What needs to be done
Revise the listing below so that every "stone statue" becomes "bronze statue", with everything else left unchanged. Leave the pictures out of your answer.

===== Provided material =====

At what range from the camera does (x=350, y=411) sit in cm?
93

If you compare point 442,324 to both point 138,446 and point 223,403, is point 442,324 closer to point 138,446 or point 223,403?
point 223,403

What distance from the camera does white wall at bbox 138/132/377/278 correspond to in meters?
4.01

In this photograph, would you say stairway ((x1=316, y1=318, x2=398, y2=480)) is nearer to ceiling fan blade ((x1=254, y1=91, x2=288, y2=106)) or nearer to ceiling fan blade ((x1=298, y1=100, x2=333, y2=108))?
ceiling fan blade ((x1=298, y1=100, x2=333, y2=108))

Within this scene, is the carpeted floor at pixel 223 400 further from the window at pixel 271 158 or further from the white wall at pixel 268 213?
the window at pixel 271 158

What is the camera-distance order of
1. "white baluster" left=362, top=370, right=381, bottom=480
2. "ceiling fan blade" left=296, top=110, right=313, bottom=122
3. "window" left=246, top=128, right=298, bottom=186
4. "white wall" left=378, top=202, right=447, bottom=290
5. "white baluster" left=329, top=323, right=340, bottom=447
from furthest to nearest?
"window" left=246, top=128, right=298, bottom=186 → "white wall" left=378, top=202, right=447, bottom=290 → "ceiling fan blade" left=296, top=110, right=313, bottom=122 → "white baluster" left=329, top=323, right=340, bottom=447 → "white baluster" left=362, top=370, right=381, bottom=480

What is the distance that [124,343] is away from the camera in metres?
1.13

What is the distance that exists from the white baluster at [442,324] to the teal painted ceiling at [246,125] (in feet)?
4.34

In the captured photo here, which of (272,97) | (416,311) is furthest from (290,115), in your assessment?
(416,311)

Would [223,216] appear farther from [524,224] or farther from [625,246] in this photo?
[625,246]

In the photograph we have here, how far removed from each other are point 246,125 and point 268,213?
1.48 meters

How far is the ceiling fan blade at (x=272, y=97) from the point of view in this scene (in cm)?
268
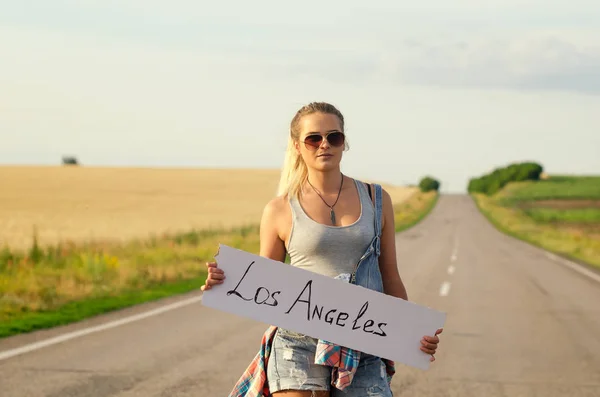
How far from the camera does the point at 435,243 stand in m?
34.1

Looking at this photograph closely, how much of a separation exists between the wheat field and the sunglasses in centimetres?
1820

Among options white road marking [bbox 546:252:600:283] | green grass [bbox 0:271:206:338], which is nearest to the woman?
green grass [bbox 0:271:206:338]

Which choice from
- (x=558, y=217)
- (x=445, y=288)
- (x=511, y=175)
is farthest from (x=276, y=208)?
(x=511, y=175)

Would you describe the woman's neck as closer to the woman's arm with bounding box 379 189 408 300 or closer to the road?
the woman's arm with bounding box 379 189 408 300

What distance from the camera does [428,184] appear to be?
178m

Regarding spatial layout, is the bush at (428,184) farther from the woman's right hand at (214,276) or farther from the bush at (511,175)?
the woman's right hand at (214,276)

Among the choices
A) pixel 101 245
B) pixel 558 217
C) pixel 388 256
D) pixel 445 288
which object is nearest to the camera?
pixel 388 256

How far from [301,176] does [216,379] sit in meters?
4.54

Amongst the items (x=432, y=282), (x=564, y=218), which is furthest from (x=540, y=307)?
(x=564, y=218)

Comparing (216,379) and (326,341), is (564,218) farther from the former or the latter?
(326,341)

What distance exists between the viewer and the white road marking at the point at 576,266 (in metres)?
21.5

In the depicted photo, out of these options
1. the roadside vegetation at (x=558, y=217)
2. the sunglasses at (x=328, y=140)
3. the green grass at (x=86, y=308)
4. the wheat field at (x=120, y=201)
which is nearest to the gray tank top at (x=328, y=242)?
the sunglasses at (x=328, y=140)

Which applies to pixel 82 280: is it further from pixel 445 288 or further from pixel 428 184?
pixel 428 184

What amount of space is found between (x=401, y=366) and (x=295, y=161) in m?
5.76
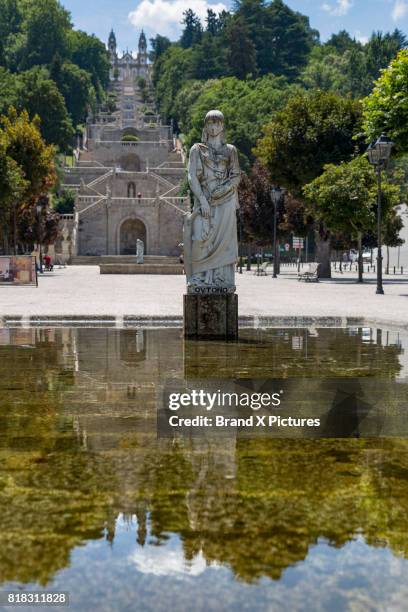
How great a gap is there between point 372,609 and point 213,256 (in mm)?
8100

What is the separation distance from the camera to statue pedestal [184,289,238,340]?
34.3 ft

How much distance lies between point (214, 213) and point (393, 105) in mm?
16798

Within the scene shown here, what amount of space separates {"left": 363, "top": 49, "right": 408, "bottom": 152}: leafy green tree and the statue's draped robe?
1586cm

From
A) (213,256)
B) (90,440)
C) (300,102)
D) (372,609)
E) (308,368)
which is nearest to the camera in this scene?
(372,609)

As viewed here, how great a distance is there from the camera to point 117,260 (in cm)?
6756

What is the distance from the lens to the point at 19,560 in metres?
2.71

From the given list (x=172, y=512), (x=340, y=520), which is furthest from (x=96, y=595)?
(x=340, y=520)

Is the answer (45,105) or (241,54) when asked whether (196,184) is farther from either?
(241,54)

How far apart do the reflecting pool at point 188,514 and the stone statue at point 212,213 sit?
4.61m

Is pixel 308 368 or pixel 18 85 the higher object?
pixel 18 85

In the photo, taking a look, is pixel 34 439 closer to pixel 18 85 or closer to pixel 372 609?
pixel 372 609

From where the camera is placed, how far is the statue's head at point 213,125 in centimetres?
1016

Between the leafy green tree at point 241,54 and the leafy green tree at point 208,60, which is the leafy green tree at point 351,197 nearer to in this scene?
the leafy green tree at point 241,54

=====

Solution
At what range from the camera does (x=350, y=411) sit in cm?
93

If you compare point 442,324 to both point 138,446 and point 223,403, is point 442,324 closer to point 138,446 or point 223,403?
point 223,403

What distance from the camera does white wall at bbox 138/132/377/278 correspond to in meters?
4.01

In this photograph, would you say stairway ((x1=316, y1=318, x2=398, y2=480)) is nearer to ceiling fan blade ((x1=254, y1=91, x2=288, y2=106)) or nearer to ceiling fan blade ((x1=298, y1=100, x2=333, y2=108))?
ceiling fan blade ((x1=298, y1=100, x2=333, y2=108))

Within this scene, is the carpeted floor at pixel 223 400 further from the window at pixel 271 158 or further from the white wall at pixel 268 213?
the window at pixel 271 158

What is the camera-distance order of
1. "white baluster" left=362, top=370, right=381, bottom=480
2. "ceiling fan blade" left=296, top=110, right=313, bottom=122
3. "window" left=246, top=128, right=298, bottom=186
4. "white wall" left=378, top=202, right=447, bottom=290
5. "white baluster" left=329, top=323, right=340, bottom=447
from furthest to nearest?
"window" left=246, top=128, right=298, bottom=186 → "white wall" left=378, top=202, right=447, bottom=290 → "ceiling fan blade" left=296, top=110, right=313, bottom=122 → "white baluster" left=329, top=323, right=340, bottom=447 → "white baluster" left=362, top=370, right=381, bottom=480

What is the distance that [124,343] is away from the camera in metres?
1.13

What is the distance that exists from the white baluster at [442,324] to the teal painted ceiling at [246,125] (in feet)?
4.34

In the captured photo here, which of (272,97) | (416,311) is furthest from (290,115), in your assessment?
(416,311)

Would [223,216] appear farther from [524,224] or farther from [625,246] in this photo?
[625,246]

In the photograph we have here, how far removed from each other are point 246,125 and point 268,213?
1.48 meters

How far is the ceiling fan blade at (x=272, y=97) from the point of view in this scene (in cm)?
268
How far from the camera does the point at 435,243 stand in m?
34.1

Looking at this photograph closely, how much of a separation exists between the wheat field and the sunglasses in centimetres?
1820

Among options white road marking [bbox 546:252:600:283] | green grass [bbox 0:271:206:338], which is nearest to the woman?
green grass [bbox 0:271:206:338]

Which choice from
- (x=558, y=217)
- (x=445, y=288)
- (x=511, y=175)
is farthest from (x=276, y=208)?
(x=511, y=175)

Would you describe the woman's neck as closer to the woman's arm with bounding box 379 189 408 300 or closer to the road?
the woman's arm with bounding box 379 189 408 300

What distance from the camera does [428,184] appear to be?
178m

Regarding spatial layout, is the bush at (428,184) farther from the woman's right hand at (214,276) or farther from the bush at (511,175)?
the woman's right hand at (214,276)

Among the choices
A) pixel 101 245
B) pixel 558 217
C) pixel 388 256
D) pixel 445 288
which object is nearest to the camera?
pixel 388 256

How far from [301,176] does [216,379] sit in meters?
4.54

Amongst the items (x=432, y=282), (x=564, y=218), which is furthest from (x=540, y=307)?
(x=564, y=218)

Comparing (216,379) and (326,341), is (564,218) farther from the former or the latter?
(326,341)

What distance exists between the viewer and the white road marking at the point at 576,266 (in metres)?
21.5

In the depicted photo, out of these options
1. the roadside vegetation at (x=558, y=217)
2. the sunglasses at (x=328, y=140)
3. the green grass at (x=86, y=308)
4. the wheat field at (x=120, y=201)
which is nearest to the gray tank top at (x=328, y=242)?
the sunglasses at (x=328, y=140)

Which applies to pixel 82 280: is it further from pixel 445 288 or further from pixel 428 184?
pixel 428 184

What amount of space is found between (x=401, y=366) and (x=295, y=161) in m?
5.76
How great a gap is there between point 372,609 and point 213,256 (in mm)?
8100

What is the separation distance from the camera to statue pedestal [184,289,238,340]?
34.3 ft

How much distance lies between point (214, 213) and point (393, 105) in mm?
16798

Within the scene shown here, what amount of space separates {"left": 363, "top": 49, "right": 408, "bottom": 152}: leafy green tree and the statue's draped robe?
1586cm

From
A) (213,256)
B) (90,440)
C) (300,102)
D) (372,609)
E) (308,368)
which is nearest to the camera in this scene?
(372,609)

As viewed here, how great a distance is there from the camera to point 117,260 (in cm)?
6756

What is the distance from the lens to the point at 19,560 in metres?
2.71

From the given list (x=172, y=512), (x=340, y=520), which is furthest from (x=96, y=595)?
(x=340, y=520)

Is the answer (45,105) or (241,54) when asked whether (196,184) is farther from either?
(241,54)

How far apart do the reflecting pool at point 188,514 and the bronze statue at point 212,213 sit?
4.61m

Is pixel 308 368 or pixel 18 85 the higher object?
pixel 18 85

In the photo, taking a look, is pixel 34 439 closer to pixel 18 85 or closer to pixel 372 609?
pixel 372 609

From where the camera is placed, how far is the statue's head at point 213,125 in centimetres?
1016

Between the leafy green tree at point 241,54 and the leafy green tree at point 208,60, which is the leafy green tree at point 351,197 nearer to in this scene?
the leafy green tree at point 241,54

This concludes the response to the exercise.